I thought of a radio interview with Nick Hornby, who apparently struggled to get his first novel published, and didn't break into print until he had been writing for quite some time.  He said that a woman contacted him, complaining that her first novel was still unpublished, and asking how long she should keep at it before she gave up.  I can't give the exact quote, but he said something to the effect of: honestly, if you can ask that question, then you probably should.  He wasn't being harsh.  He meant that you should write if you feel a pressure to write, and if not then why not do something more immediately gratifying, less liable to lead to rejection?

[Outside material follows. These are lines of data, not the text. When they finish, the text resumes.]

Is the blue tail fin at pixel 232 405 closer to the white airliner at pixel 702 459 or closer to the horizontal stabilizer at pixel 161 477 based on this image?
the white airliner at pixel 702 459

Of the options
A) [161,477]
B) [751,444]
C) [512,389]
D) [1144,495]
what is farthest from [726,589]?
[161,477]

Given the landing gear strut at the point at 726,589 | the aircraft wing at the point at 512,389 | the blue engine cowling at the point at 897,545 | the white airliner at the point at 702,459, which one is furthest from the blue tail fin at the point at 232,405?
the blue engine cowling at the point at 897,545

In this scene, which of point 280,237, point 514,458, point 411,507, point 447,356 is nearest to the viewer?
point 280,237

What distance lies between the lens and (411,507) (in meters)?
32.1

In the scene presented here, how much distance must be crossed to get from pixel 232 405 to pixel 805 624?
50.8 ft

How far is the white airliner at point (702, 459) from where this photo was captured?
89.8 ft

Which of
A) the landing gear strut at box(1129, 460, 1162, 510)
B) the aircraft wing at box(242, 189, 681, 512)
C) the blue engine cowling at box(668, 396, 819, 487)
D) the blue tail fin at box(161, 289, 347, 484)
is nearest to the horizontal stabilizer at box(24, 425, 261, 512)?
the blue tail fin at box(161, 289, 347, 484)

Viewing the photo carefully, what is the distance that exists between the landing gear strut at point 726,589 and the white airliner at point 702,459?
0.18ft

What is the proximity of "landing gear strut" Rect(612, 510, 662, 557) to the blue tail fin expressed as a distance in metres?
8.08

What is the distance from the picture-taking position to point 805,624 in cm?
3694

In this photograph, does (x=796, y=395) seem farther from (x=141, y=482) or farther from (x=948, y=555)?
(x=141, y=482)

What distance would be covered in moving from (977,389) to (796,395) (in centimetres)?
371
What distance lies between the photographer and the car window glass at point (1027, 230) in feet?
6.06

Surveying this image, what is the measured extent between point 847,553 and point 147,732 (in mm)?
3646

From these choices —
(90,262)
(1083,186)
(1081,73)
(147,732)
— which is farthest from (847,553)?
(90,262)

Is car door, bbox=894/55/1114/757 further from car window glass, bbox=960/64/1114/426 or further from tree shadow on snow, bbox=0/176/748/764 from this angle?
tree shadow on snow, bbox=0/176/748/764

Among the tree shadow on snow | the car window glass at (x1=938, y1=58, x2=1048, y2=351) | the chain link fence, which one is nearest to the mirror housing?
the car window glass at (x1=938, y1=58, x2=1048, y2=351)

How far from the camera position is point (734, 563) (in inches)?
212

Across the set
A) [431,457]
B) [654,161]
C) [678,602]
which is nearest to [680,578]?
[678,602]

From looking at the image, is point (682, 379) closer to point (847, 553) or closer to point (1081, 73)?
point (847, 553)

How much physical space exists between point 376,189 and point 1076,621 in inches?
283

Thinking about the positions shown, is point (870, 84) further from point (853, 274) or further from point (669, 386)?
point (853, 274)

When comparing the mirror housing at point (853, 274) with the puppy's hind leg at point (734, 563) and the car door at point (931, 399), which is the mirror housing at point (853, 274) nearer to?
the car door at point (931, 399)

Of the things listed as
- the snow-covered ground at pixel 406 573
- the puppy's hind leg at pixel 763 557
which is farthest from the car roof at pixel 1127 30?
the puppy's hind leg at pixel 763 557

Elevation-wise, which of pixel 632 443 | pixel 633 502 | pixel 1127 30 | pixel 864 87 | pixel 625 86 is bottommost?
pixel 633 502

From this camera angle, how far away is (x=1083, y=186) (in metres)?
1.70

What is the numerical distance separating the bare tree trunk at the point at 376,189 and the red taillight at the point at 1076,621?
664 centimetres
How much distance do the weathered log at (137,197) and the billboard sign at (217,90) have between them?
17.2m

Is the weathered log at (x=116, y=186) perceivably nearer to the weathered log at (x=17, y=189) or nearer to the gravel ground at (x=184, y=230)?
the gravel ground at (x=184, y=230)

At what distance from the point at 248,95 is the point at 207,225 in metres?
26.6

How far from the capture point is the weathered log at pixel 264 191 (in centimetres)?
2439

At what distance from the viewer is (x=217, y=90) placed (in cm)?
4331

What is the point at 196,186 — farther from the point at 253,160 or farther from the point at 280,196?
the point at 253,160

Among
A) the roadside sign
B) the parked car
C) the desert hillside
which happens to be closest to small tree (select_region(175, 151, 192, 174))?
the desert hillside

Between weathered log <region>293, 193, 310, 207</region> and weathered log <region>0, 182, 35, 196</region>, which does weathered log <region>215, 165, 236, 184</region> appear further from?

Maybe Denis Johnson is doing something hard and necessary by "lying fallow" for a while.  Maybe there is something facile in the conventional writing book wisdom that we should all be writing, all the time, rather than waiting for inspiration.  Inspiration, these books suggest, is a cliche, an illusion, a trick of the id, that would rather be out shopping or drinking or seeing a movie, than sitting in a hard chair applying word after word to the page.  But how many Jesus' Sons is any one writer expected to have in him?  And what is that book if not inspired and inspiring?

Denis Johnson wasn't being completely honest either, when he said that he hasn't written in years.  In fact, he admitted with that same devilish glint in his eyes, he has been working around the clock on a TV show, which he described as "MASH meets In Treatment," which he said has had him up at four in the morning most days, dying to get back to the characters he is developing, to see what's going to happen to them next.  It sounds like it's coming from some kind of pressure point.  Jesus' Son was inspired by anecdotes traded by drunks at bars.  Who is to say where this might end up?

2 comments:

St. Andrew said...

Denis Johnson gave a similarly lackluster reading in Iowa City a few years ago, reading pieces from his (then unpublished) novel "Tree of Smoke." The audience wasn't feeling it, possibly because of the lack of enthusiasm in Johnson's voice--it was first draft, unrevised stuff and everyone could tell. He stopped halfway through the reading and asked if anyone had brought a copy of "Jesus' Son". Dozens of hands shot up. He finished off the reading with a few stories from "Jesus' Son" and everyone went home happy. Everyone, I would guess, except for Johnson.

Meggy said...

Maybe it's the combination of this post and the fact that I'm watching "Before Sunset," but I suddenly feel like I need to have a cigarette.

We tried to get Johnson to come to Michigan, but he requested more money than we had to offer; maybe it was for the best.